> _Instructions to follow_
Give the number of lines in the data that hold the string "финансового". Nothing else is needed.
··· Input for this task ···
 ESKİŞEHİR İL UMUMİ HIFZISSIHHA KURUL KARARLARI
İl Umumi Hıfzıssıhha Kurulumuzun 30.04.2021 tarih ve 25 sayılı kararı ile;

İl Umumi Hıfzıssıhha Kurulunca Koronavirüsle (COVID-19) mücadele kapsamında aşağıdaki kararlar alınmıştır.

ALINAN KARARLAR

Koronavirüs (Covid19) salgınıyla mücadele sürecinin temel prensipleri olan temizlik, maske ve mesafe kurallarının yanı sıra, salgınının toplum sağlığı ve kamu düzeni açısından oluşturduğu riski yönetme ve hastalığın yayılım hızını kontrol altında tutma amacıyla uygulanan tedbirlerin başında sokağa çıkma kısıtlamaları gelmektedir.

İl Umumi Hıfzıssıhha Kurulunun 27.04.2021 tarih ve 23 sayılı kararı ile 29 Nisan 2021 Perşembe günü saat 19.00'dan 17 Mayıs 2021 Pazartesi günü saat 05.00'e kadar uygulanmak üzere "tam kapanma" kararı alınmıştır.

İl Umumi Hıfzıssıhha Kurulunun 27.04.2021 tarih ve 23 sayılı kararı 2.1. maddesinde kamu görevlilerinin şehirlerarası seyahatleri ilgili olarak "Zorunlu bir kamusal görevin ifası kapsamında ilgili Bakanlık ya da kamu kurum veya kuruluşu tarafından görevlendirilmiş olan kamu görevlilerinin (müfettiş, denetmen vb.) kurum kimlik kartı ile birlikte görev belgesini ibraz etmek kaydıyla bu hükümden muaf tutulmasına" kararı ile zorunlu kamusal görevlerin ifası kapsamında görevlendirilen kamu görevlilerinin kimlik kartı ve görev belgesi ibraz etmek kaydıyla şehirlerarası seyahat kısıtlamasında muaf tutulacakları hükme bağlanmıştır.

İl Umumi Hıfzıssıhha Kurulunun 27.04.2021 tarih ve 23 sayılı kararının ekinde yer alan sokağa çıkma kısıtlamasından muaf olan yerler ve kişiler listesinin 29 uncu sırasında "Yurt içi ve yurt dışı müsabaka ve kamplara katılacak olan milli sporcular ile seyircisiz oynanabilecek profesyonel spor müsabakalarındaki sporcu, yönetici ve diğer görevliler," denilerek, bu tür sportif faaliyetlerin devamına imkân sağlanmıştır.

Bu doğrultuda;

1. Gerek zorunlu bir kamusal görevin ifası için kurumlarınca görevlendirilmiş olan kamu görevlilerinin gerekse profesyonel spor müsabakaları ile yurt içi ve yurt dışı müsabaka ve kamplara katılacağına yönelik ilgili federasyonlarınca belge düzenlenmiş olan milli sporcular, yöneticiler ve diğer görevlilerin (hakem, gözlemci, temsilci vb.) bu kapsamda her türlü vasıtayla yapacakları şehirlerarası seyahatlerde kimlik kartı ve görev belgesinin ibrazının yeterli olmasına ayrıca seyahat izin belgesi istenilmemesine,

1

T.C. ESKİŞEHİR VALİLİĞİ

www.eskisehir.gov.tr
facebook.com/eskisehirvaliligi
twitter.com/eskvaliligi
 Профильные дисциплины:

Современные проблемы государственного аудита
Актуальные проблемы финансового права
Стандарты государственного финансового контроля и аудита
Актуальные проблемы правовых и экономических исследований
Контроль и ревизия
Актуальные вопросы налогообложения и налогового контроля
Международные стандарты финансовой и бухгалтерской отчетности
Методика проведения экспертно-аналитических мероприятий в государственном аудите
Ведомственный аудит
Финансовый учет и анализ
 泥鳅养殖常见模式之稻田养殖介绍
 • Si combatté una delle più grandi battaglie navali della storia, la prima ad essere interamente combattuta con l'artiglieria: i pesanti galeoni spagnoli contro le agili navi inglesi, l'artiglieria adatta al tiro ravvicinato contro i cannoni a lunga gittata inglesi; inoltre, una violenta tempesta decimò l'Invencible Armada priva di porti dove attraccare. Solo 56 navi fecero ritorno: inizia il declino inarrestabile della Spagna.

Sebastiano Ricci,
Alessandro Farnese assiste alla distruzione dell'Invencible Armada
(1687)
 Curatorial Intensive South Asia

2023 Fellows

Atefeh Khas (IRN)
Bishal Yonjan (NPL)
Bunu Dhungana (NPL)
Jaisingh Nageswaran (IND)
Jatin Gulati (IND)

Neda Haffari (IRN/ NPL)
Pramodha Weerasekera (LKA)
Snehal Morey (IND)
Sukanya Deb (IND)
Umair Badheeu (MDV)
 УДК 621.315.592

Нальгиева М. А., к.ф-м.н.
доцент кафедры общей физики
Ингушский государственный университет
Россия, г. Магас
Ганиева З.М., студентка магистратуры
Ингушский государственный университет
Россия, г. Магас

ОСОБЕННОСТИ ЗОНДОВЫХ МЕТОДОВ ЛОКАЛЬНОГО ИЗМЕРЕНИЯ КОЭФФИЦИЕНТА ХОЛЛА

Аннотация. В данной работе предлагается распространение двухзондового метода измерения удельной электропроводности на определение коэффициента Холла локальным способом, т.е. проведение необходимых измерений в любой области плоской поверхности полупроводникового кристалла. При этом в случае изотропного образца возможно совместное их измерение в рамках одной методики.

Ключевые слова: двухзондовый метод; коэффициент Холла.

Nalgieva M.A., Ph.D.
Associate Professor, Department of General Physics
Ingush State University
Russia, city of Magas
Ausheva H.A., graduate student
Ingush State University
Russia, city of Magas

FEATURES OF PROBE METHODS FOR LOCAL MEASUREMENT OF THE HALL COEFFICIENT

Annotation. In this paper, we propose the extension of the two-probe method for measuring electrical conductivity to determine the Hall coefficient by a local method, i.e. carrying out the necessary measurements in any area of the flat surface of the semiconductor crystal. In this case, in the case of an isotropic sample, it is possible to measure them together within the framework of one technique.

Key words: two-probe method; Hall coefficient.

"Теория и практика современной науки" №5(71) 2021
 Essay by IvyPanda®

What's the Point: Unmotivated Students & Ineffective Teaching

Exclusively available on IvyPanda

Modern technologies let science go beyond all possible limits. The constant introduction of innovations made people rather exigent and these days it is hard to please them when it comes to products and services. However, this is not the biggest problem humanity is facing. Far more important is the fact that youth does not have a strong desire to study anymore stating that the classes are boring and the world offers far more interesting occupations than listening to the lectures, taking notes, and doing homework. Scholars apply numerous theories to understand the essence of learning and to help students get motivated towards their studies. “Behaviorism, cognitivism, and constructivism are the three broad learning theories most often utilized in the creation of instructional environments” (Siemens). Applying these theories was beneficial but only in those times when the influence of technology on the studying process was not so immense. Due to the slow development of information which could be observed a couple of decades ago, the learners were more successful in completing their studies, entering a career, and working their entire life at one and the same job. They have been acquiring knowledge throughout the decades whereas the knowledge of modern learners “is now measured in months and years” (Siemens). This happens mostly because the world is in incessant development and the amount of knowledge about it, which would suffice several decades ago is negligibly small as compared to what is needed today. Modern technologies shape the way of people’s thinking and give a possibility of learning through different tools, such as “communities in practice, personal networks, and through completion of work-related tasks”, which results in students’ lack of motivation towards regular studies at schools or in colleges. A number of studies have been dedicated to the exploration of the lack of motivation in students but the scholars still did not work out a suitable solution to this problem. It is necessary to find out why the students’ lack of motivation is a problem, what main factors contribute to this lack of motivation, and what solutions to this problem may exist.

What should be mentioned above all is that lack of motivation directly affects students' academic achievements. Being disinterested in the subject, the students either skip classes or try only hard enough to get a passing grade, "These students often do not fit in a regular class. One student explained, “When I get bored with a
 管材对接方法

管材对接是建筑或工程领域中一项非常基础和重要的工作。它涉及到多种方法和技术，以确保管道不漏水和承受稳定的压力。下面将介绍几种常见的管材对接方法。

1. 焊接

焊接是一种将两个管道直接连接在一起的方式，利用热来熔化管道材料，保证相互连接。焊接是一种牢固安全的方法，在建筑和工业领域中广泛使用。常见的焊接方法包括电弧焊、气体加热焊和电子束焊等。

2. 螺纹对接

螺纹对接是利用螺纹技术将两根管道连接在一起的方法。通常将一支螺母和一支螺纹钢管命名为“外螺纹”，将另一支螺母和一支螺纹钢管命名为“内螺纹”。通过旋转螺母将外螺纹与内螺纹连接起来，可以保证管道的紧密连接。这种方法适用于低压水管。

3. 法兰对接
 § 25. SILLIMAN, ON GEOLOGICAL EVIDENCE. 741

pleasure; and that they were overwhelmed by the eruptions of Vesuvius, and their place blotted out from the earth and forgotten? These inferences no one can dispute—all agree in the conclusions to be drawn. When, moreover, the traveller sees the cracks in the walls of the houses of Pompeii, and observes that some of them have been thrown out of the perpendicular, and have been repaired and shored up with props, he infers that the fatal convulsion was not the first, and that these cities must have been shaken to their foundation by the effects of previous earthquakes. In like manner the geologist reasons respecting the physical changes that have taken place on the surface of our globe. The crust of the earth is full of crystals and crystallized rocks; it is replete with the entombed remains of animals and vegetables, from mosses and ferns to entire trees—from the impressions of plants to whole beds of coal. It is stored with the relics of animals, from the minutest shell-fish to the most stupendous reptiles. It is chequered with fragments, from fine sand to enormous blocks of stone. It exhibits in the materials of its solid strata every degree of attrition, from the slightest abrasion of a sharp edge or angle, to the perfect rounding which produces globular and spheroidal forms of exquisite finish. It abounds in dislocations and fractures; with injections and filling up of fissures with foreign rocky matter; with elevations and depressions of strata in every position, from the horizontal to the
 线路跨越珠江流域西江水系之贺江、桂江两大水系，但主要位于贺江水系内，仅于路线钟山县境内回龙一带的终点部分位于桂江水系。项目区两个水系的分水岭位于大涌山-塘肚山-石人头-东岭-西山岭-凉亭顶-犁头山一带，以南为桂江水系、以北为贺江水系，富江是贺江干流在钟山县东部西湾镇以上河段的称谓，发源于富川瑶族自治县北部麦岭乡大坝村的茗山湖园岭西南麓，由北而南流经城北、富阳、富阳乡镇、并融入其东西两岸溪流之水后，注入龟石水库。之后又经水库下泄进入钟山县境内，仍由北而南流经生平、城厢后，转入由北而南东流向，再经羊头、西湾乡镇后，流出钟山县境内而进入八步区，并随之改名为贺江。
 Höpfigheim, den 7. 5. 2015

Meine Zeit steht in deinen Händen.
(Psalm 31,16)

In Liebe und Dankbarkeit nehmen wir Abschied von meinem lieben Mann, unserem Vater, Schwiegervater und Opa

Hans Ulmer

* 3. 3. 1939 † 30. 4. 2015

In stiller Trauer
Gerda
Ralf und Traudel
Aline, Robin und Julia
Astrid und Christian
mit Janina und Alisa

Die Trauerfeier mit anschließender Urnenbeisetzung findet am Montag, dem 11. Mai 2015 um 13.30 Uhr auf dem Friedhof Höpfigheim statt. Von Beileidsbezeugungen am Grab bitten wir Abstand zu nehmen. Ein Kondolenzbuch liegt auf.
···
> _Finished exercise_
2